Monday, 10 November 2014

Horizon finds new potential in the sci-fi staple deepsleep tale


The most likely way for humans to first travel beyond the Solar System is through some form of hibernation, most often referred to in sci-fi as deepsleep. The prospect is rife with dramatic potential for a good book – what would it be like to be the same age and yet years older than friends and family, or to never see them, or anyone else, ever again?

What Horizon does very well is take the whole idea in a new direction. What if you went to sleep when the world was at a politically precarious peace and when you woke up, everything had changed, including your interstellar mission?
 
An uneasy alliance of Earth’s political superpowers – Pax Americana, the Compact, the United Northern States and the European Union – get the first interstellar spaceship off the ground and stick an equally uneasy complement of crew members aboard, each with their own agendas, ethics and political leanings. When they come out of deepsleep fifty years later, everything back home has changed. The Earth is on the brink of environmental collapse and power struggles in the wake of the crisis have reset the political landscape.

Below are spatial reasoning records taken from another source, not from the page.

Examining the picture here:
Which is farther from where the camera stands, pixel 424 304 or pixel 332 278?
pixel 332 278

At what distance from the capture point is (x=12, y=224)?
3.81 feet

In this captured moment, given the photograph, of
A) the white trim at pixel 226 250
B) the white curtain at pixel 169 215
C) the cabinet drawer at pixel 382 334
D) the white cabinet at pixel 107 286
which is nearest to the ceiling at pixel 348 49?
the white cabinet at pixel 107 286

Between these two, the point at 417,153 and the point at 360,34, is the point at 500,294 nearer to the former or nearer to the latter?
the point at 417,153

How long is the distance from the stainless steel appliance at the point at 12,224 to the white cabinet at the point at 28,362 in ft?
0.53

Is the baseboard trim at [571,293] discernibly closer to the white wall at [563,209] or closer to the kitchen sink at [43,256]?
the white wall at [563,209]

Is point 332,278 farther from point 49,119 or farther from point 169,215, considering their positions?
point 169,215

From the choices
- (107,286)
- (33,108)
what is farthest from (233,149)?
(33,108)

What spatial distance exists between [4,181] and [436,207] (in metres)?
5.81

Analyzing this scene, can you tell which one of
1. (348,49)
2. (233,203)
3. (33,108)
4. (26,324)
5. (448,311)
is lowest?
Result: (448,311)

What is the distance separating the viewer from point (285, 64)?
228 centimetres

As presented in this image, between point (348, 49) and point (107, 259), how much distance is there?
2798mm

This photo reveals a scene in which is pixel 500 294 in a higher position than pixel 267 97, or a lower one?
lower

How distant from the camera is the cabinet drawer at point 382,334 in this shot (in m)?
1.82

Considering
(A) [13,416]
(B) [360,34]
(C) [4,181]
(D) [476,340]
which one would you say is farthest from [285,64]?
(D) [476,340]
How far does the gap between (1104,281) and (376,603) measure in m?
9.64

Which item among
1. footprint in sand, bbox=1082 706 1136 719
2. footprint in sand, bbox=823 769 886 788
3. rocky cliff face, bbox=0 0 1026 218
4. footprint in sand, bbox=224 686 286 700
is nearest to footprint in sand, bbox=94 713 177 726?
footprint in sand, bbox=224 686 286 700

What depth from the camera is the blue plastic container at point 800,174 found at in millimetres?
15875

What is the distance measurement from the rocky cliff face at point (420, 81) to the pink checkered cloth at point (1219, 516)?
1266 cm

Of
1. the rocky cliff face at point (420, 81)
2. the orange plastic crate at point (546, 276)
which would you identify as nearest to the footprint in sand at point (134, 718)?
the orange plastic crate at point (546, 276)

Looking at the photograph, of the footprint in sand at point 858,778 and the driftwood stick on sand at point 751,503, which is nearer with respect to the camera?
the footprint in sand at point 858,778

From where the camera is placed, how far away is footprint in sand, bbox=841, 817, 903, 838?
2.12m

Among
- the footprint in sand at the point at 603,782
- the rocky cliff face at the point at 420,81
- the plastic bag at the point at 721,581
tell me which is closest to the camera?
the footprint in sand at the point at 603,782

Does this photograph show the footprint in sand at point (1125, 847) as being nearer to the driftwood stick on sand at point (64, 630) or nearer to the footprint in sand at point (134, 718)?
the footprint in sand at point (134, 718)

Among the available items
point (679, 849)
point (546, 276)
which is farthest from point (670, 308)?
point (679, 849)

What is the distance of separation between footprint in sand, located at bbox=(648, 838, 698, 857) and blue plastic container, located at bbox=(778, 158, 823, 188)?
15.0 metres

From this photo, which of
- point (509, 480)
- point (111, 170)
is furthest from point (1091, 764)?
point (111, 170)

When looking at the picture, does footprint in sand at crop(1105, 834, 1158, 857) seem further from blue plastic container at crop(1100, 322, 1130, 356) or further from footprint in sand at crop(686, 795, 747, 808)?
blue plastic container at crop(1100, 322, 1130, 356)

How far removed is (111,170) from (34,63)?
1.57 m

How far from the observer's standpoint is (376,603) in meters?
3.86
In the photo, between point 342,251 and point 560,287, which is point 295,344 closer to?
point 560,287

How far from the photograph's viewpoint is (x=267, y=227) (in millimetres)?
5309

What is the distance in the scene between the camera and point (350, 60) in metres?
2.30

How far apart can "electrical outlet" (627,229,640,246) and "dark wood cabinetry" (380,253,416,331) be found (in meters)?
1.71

As if that weren’t enough, one of the crew is dead and the AI that runs the whole ship is going a bit haywire. In a cloud of suspicion, paranoia and resentment, the crew have to try to figure out what’s going wrong with the ship while coming to terms with mind-boggling changes at home and what, if anything, those changes should mean to them.

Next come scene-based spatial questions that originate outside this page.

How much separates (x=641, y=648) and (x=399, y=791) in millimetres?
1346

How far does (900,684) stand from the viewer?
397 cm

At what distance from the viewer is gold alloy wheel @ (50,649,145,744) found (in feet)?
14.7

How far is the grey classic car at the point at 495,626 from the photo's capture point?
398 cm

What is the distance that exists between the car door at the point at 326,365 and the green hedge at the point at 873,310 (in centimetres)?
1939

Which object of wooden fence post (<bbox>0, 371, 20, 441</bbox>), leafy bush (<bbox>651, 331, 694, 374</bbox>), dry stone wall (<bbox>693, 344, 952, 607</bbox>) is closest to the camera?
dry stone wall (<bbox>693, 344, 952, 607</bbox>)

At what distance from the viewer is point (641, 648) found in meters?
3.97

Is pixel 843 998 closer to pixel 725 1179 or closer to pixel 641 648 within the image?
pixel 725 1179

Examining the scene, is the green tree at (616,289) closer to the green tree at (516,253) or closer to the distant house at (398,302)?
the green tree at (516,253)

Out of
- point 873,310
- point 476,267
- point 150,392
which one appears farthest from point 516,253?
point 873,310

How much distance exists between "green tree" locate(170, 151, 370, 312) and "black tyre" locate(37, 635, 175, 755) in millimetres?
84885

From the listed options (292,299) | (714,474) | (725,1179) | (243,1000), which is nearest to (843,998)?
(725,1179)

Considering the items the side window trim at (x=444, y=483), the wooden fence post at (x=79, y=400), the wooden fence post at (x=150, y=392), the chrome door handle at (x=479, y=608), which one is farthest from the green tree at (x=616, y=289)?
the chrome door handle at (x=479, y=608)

Frequently, deepsleep tales focus on the isolation of being out of your time, but author Keith Stevenson focuses instead on the stagnation of it, the difficulty in adapting to 50 years of changes when your mind lives in the past. Not only do the crew struggle to understand and accept Earth’s political and ideological turmoil, they’re also flummoxed by the technology Earth now employs with ease. Instead of being isolated, this crew are outdated – in expertise, experience and understanding.

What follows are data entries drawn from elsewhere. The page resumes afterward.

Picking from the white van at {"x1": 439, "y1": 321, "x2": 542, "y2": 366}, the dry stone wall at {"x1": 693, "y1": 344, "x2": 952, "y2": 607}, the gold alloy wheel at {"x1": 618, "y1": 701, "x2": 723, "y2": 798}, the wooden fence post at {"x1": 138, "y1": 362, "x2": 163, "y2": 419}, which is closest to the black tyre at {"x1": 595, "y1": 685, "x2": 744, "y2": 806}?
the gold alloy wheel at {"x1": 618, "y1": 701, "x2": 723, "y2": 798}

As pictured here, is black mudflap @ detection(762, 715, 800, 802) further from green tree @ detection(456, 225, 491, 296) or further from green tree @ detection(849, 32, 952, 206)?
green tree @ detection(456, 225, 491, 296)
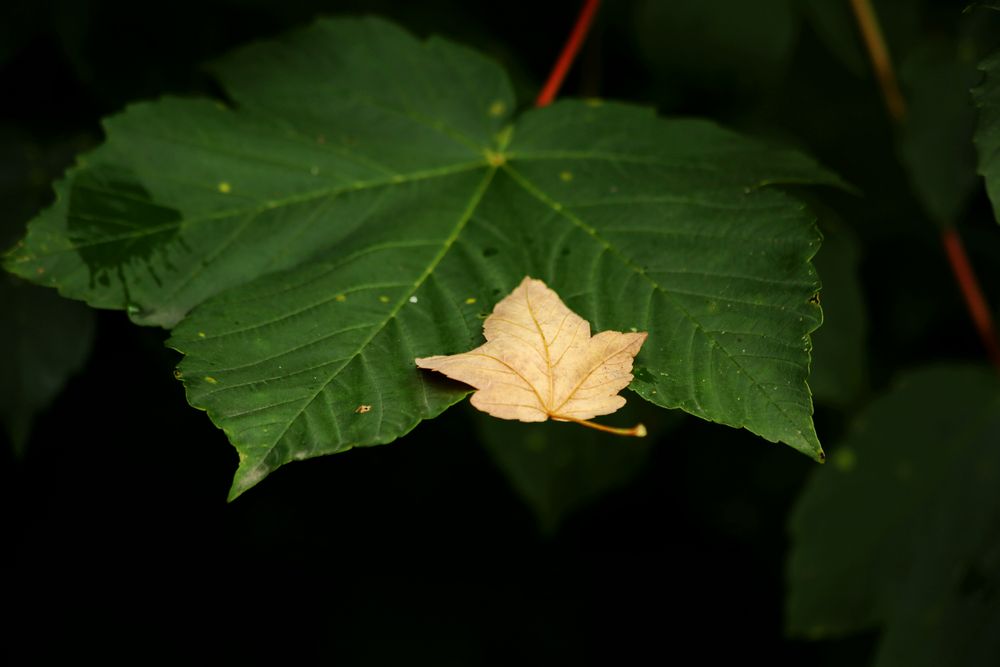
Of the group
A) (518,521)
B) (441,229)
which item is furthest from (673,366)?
(518,521)

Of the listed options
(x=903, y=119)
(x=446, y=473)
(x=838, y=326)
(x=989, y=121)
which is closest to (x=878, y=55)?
(x=903, y=119)

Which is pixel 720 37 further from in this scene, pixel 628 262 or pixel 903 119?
pixel 628 262

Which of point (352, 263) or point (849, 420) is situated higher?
point (352, 263)

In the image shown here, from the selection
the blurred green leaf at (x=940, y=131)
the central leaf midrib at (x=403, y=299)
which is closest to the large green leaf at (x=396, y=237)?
the central leaf midrib at (x=403, y=299)

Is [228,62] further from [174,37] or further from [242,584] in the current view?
[242,584]

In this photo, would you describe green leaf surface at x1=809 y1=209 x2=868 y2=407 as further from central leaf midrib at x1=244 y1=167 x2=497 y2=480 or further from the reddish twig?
central leaf midrib at x1=244 y1=167 x2=497 y2=480
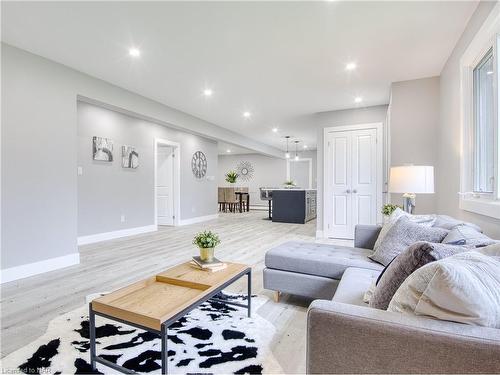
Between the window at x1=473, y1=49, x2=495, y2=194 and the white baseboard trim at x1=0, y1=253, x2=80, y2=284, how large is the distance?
4545 mm

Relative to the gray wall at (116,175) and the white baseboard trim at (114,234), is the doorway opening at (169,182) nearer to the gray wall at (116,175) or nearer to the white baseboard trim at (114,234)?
the gray wall at (116,175)

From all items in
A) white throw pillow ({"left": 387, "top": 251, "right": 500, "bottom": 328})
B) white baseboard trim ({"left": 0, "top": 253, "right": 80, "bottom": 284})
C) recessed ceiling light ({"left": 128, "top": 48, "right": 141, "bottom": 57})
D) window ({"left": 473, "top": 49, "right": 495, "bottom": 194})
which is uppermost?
recessed ceiling light ({"left": 128, "top": 48, "right": 141, "bottom": 57})

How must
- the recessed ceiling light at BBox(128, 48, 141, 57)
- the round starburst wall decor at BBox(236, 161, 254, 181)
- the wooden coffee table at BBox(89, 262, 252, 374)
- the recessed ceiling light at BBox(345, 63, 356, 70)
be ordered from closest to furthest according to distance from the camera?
the wooden coffee table at BBox(89, 262, 252, 374), the recessed ceiling light at BBox(128, 48, 141, 57), the recessed ceiling light at BBox(345, 63, 356, 70), the round starburst wall decor at BBox(236, 161, 254, 181)

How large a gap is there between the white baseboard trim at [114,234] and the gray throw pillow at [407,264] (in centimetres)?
482

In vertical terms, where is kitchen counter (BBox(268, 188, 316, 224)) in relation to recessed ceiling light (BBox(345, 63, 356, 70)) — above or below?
below

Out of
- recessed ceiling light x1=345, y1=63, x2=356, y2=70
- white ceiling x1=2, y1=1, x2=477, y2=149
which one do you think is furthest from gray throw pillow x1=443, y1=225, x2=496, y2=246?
recessed ceiling light x1=345, y1=63, x2=356, y2=70

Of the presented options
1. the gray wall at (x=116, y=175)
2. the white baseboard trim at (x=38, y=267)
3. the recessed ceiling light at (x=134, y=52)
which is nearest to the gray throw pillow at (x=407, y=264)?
the recessed ceiling light at (x=134, y=52)

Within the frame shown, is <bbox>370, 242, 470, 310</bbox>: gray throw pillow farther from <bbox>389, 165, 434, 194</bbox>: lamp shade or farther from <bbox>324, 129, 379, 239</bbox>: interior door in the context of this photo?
<bbox>324, 129, 379, 239</bbox>: interior door

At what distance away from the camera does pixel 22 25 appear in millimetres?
2660

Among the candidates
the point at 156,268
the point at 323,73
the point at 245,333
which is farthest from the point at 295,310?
the point at 323,73

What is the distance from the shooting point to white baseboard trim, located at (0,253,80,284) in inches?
116

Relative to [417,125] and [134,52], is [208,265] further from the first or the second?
[417,125]

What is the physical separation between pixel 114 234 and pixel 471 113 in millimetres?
5528

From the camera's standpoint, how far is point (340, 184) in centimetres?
539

Behind it all is the fear that something has gone wrong on the ship and could kill any one of them, a constant low level dread that saps the crew’s patience with each other and makes things worse and worse. Like all the best survival-in-a-confined-space stories, Horizon is a great thriller and tying the crew’s mission to the changes back on Earth is a deft stroke that adds another layer to the mistrust between them.

In fact, Stevenson’s debut novel only stumbles when it comes to the ending, which is a bit too deus ex machina for my taste and rather defeats the work that’s gone into the characters’ growth throughout the crisis. Before the limp finish, however, Horizon is a tense page-turner with a fresh perspective that should put Stevenson firmly on folks’ one-to-watch list.